Bioenergy



Bioenergy or "biomass energy" is any type of fuel or power that is made from living matter or biomass. Biomass is a scientific term for organic or living matter that is available on a renewable basis, such as plants. Today, fuel produced from biomass like agricultural products, forest products, and waste provides more than 3 percent of this nation's energy demands. Bioenergy is clean, renewable energy.

Solar energy supports life

Bioenergy has been described as solar energy stored up in plant matter, and in many ways all of the energy used by living things is ultimately derived from the Sun. The Sun is constantly bombarding Earth with its energy, and about one-tenth of 1 percent of the energy that reaches our surface is "fixed" or captured by green plants using the process of photosynthesis (by which a plant converts light energy into chemical energy or food). This "fixing" of solar energy is the basis of and supports all the life found in Earth's major ecosystems. It provides, by way of the food chain, all of mankind's food either directly or indirectly.
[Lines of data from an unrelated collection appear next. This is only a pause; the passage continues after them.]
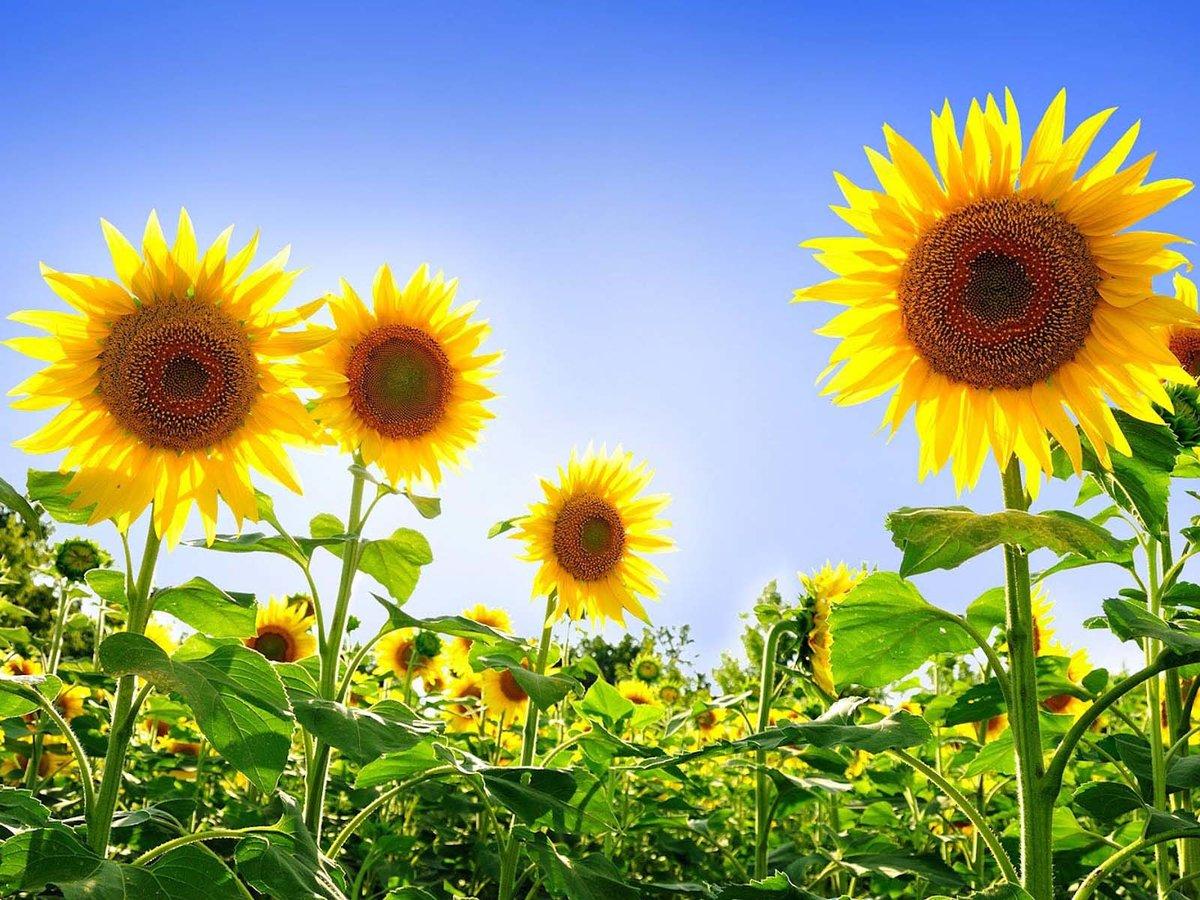 Открытки природа цветы и солнце, пасхой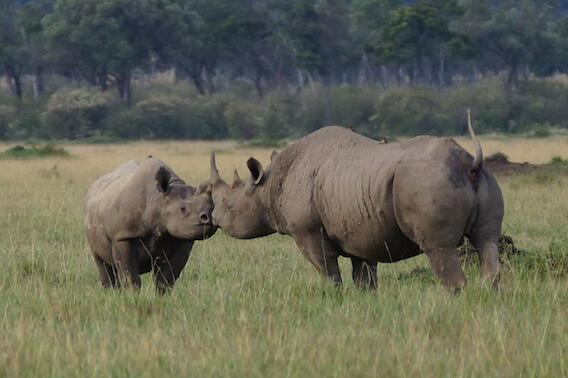 Never expected to see this today in the Maasai Mara. Not just a rhino, but rhinos in love… #TembeaKenya @serenahotels http://t.co/uaOZsnKblU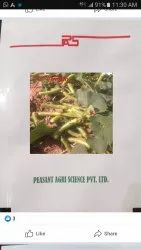 Hybrid Peasant Bottle Gourd Seed, Pack Size: 50 Gms
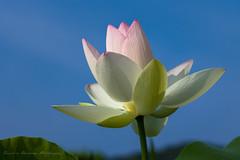 Lotus flower (Tomohiro Urakawa) Tags: lotus nagasaki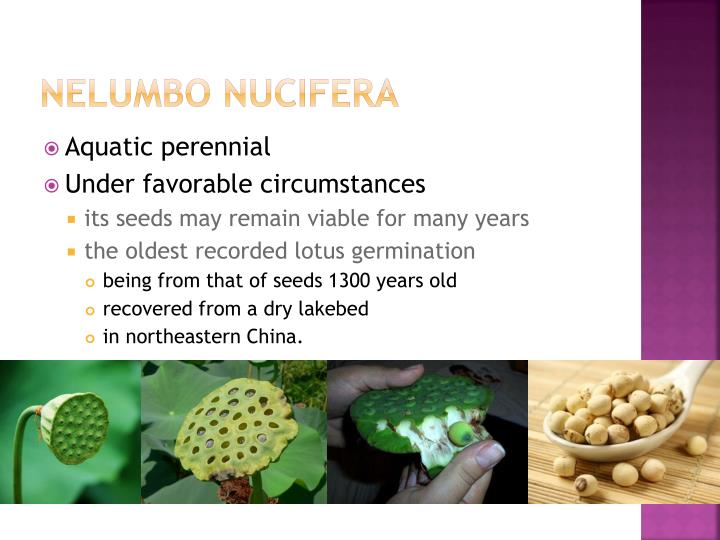 Nelumbo nucifera1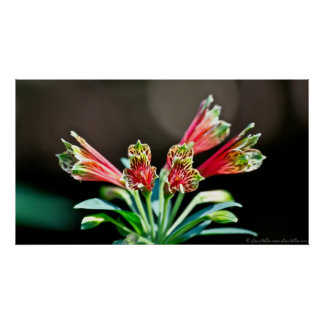 Vibrant Red Yellow Parrot Lily Poster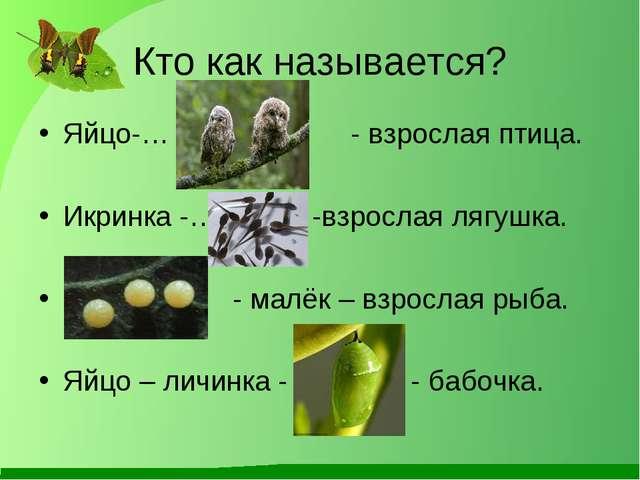 Кто как называется? Яйцо-… - взрослая птица. Икринка -… -взрослая лягушка. …...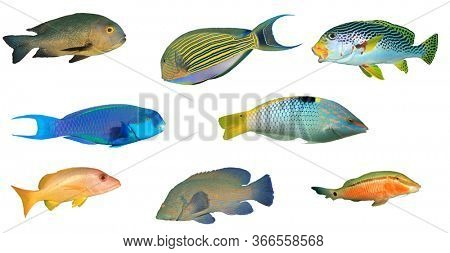 Sea fish isolated. Collection of reef fish cutout on white background. Snappers, Surgeonfish, Sweetlips, Parrotfish, Wrasse, Grouper and Goatfish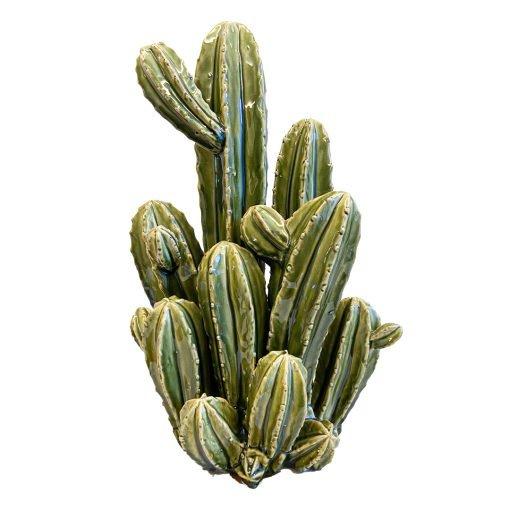 Cactus Winter in Italy L
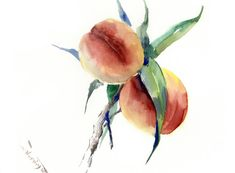 Buy Peaches on the Tree, Watercolor by Suren Nersisyan on Artfinder. Discover thousands of other original paintings, prints, sculptures and photography from independent artists.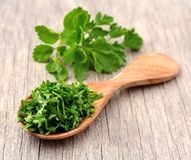 Fresh parsley herbs Royalty Free Stock Images
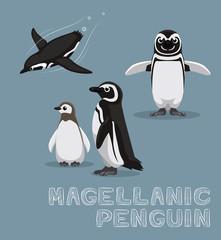 Magellanic Penguin Cartoon Vector Illustration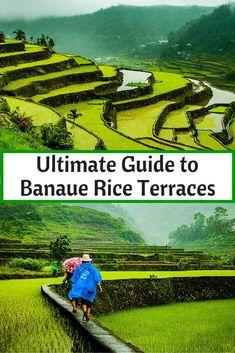 Guide To Banaue Rice Terraces . Ultimate Guide To Banaue Rice Terraces .Ultimate Guide To Banaue Rice Terraces . Sin título Travel Inspiration Videos Bali Rice Terraces in Banaue Bohol, Palawan, Beautiful Places To Visit, Cool Places To Visit, Places To Travel, Travel Destinations, Siargao, Cebu, Manila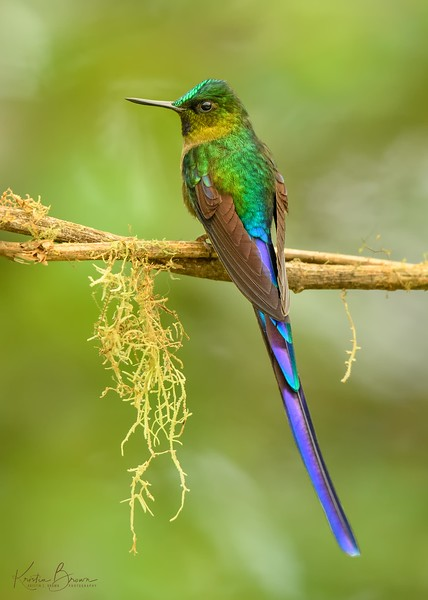 Violet-tailed Sylph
So when we eat fruit and vegetables, we are consuming the energy from the Sun that had been captured and converted by a plant. When we eat meat like the beef of a cow, we are at least one step removed from the green plant and are getting the energy from the cow (who got the energy from the plant).

Fossil fuels

Ever since humans learned how to control fire, they have been burning wood to cook and to keep warm—that is, they have been using a form of biomass energy or bioenergy. In our recent history, mankind has been burning "fossil fuels," like coal, oil, and natural gas, instead of wood. These are called fossil fuels because they were formed over a span of millions of years out of the remains of dead animals and plants. Coal, oil, and natural gas can therefore be described as biomass energy in concentrated form. However, since these fossil fuels take millions of years to form, they cannot be considered a renewable resource. In other words, we may run out of then at some point in the future.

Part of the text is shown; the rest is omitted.